Bean & Vegetable Burritos -- w
Source of Recipe
Heart Healthy Cooking 2002
Bean & Vegetable Burritos
Serves: 4
1 T. olive oil
1 medium onion, thinly sliced
1 jalapeno pepper; seeded and minced (wear protective gloves and avoid touching face)
1 T. chili powder
3 cloves garlic, minced
2 tsp. dried oregano leaves
1 tsp. cumin
1 large sweet potato, baked, cooled, peeled and diced
1 15-oz. can black beans – or – pinto beans, rinsed and drained
1 c. frozen corn thawed, drained
1 green bell pepper, chopped
2 T. lime juice
3/4 c. (3 oz.) shredded reduced-fat Monterey Jack cheese
4 flour tortillas (10-in.)
Optional: Sour cream
Preheat oven to 350º. Heat oil in large saucepan over medium-high heat. Add onion and cook stirring often 10 minutes or until golden. Add the next 5 ingredients; stir 1 minute more. Add 1 T. water and stir; remove from heat. Stir in the next 5 ingredients.
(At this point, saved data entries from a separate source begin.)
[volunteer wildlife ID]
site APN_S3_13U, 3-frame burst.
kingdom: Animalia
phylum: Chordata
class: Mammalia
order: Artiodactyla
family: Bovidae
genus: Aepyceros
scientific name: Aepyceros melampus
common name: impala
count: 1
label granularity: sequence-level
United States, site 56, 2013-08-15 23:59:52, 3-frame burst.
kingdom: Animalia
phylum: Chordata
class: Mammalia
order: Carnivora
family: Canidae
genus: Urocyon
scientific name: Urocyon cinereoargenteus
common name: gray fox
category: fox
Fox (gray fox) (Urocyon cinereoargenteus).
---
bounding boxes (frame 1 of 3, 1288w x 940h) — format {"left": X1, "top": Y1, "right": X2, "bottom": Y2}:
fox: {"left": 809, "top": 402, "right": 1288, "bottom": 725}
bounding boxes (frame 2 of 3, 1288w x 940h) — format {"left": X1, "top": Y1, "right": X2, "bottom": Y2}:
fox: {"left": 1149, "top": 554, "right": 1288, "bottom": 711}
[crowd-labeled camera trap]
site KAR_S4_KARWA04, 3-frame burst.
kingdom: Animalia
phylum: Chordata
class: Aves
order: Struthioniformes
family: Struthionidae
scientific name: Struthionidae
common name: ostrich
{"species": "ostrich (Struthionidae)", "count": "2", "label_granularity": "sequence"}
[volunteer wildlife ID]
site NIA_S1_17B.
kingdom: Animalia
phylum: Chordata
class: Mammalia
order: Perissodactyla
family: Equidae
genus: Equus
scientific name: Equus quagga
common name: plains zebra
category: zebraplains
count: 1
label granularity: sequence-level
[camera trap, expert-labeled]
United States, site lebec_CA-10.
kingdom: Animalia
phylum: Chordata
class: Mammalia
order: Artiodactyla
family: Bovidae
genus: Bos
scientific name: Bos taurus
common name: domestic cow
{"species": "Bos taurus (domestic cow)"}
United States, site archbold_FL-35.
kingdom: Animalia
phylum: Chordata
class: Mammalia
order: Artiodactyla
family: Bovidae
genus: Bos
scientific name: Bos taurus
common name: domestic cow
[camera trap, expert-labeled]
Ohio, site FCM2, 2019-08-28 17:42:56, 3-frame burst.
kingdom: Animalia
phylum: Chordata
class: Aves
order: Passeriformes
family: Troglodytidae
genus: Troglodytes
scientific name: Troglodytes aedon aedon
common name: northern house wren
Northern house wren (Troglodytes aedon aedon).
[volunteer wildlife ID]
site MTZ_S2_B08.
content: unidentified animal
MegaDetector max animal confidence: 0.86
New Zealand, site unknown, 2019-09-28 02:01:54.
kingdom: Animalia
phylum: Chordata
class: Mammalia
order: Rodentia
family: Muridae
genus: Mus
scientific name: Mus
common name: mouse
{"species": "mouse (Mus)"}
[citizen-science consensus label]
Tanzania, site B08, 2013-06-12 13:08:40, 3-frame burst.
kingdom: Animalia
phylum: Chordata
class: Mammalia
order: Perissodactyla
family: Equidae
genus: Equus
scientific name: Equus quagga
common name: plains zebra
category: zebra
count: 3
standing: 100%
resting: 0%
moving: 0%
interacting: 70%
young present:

Spoon 2 T. cheese in center of each tortilla. Top with 1 c. filling. Fold all 4 sides around filling to enclose. Place burritos seam side down on baking sheet. Cover with foil and bake 30 minutes or until heated through. Serve with sour cream if desired.
1 burrito w/o sour cream equals: 428 calories…9 gm fat (2 gm saturated)…22 gm protein…75 gm carbohydrate…7 mg cholesterol…617 mg sodium…9 gm fiber.+++WWP: 8
Cut Sodium level dramatically by making your own beans rather than using canned.